A key argument used by Senate Democrats defending the National Labor Relations Board during a hearing this morning was that while an appeals court had ruled in January that two of President Obama’s recess appointees to the board were unconstitutional, other courts had not. Therefore, the NLRB was right to ignore the ruling at least until the Supreme Court could decide the matter.
Well, that changed Thursday, Politico reports:
A second appeals court has joined the D.C. Circuit in ruling that President Barack Obama’s recess appointments to the National Labor Relations Board were unconstitutional, concluding that some board actions taken in the wake of those appointments were also invalid.
The issue has far-reaching implications for both the NLRB and other boards, including Obama’s Consumer Financial Protection Bureau, which has been a frequent target of conservatives and whose director was a recess appointment.
The 2-1 decision Thursday from the U.S. Court of Appeals for the Third Circuit (posted here) found that the presidential recess appointment power is limited to breaks between sessions of Congress, not breaks within sessions or other adjournments during which the Senate might meet in pro forma sessions.
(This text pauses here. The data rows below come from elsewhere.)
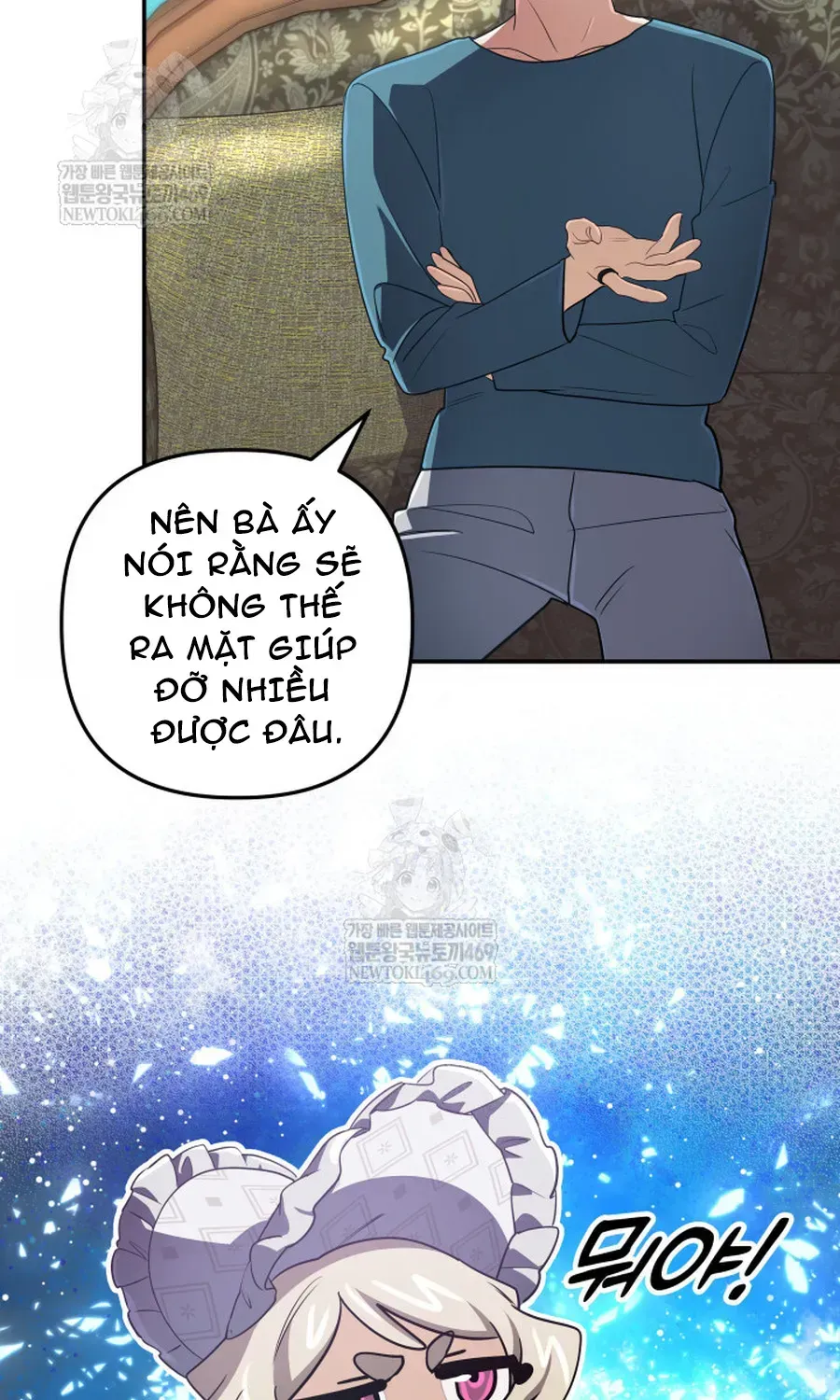 Đại Pháp Sư Thần Thoại Tái Lâm Chapter 96 - 67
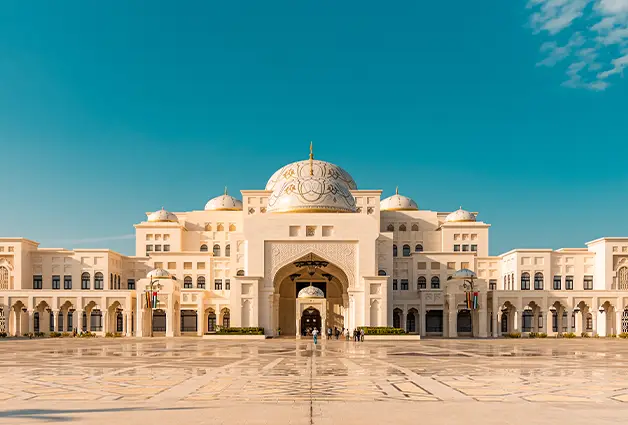 Qasr Al Watan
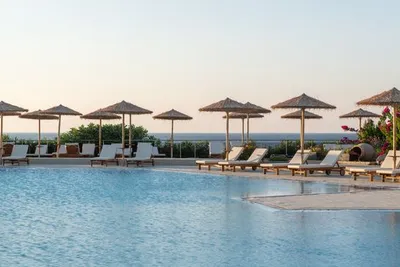 Paralos Rodos Lifestyle 4*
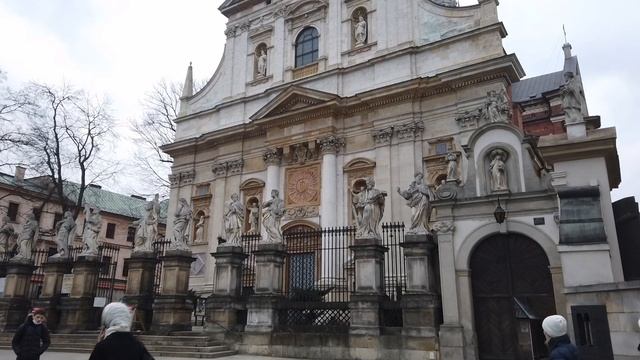 Krakow 7.3.2022 смотреть онлайн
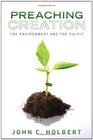 Preaching Creation The Environment and the Pulpit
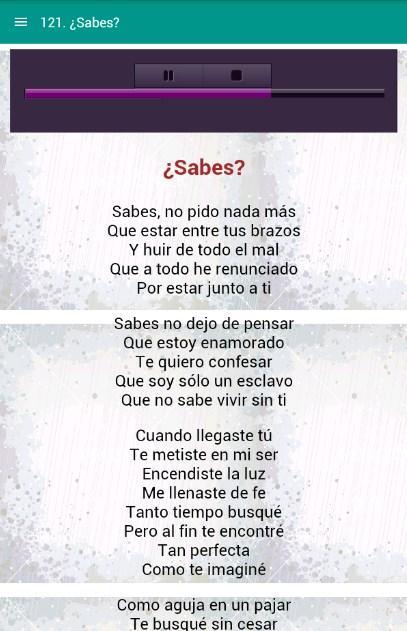 Reik Musica E Letras For Android Apk Download Reik Musica E Letras For Android Apk Download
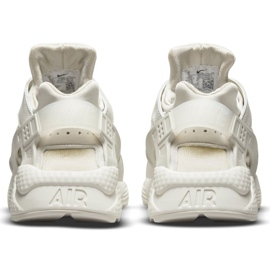 Nike Air Huarache W DQ0916-001 scarpe beige 2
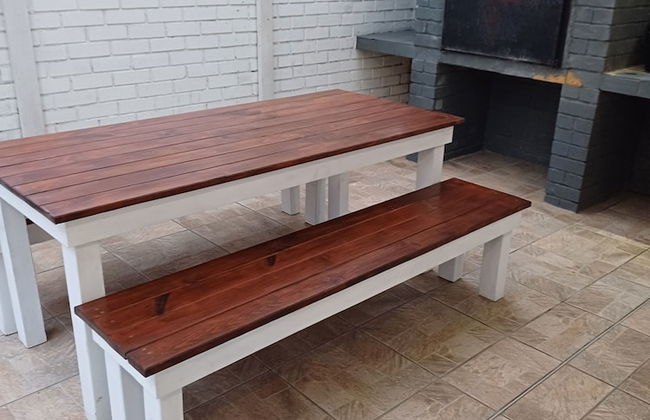 Cosy 2 Bedroom Apartment in a Prominent Area of East London Nahoon - Photo 28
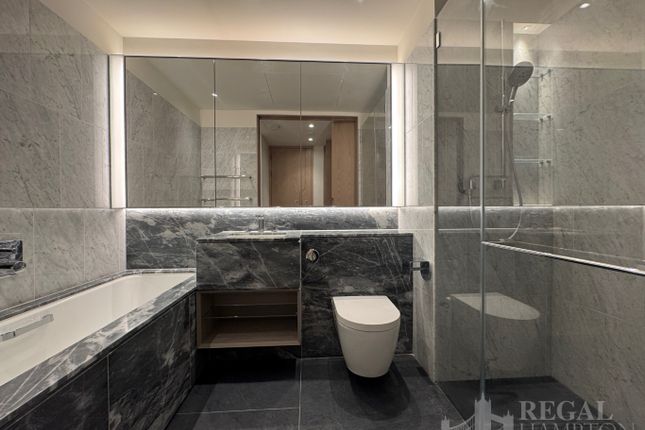 Apartments 2504, City Tower, 1 Nine Elms Lane, London photo 3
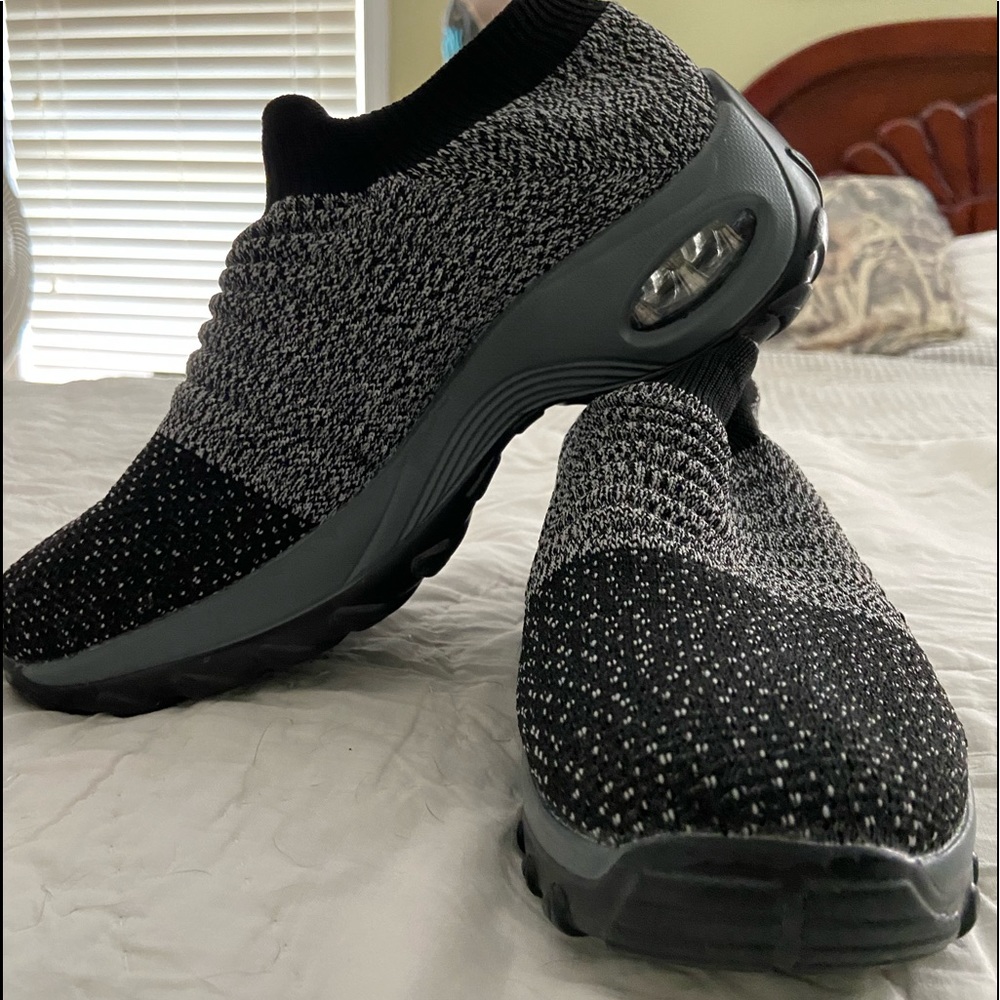 6.5 comfort shoe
The reasoning mirrors that in a ruling of the D.C. Circuit Court in January.
The 3rd Circuit case centered on decisions the NLRB made on the authority of three members including Craig Becker, who was appointed by the president on March 27, 2010, while the Senate was adjourned for two weeks.
Becker has since left the NLRB, but the ruling adds weight to claims by the board’s critics that it and the administration has acted unconstitutionally ever since the Obama administration took office.
The NLRB has not issued a statement so far.
Mark Mix, president of the pro-business National Right to Work Legal Foundation, said in a statement emailed to reporters:
Today, another federal appeals court has invalidated one of President Barack Obama’s so-called ‘recess appointments’ to the National Labor Relations Board. As National Right to Work Foundation attorneys have argued in several courts, the Obama ‘recess appointments’ have clearly violated the U.S. Constitution.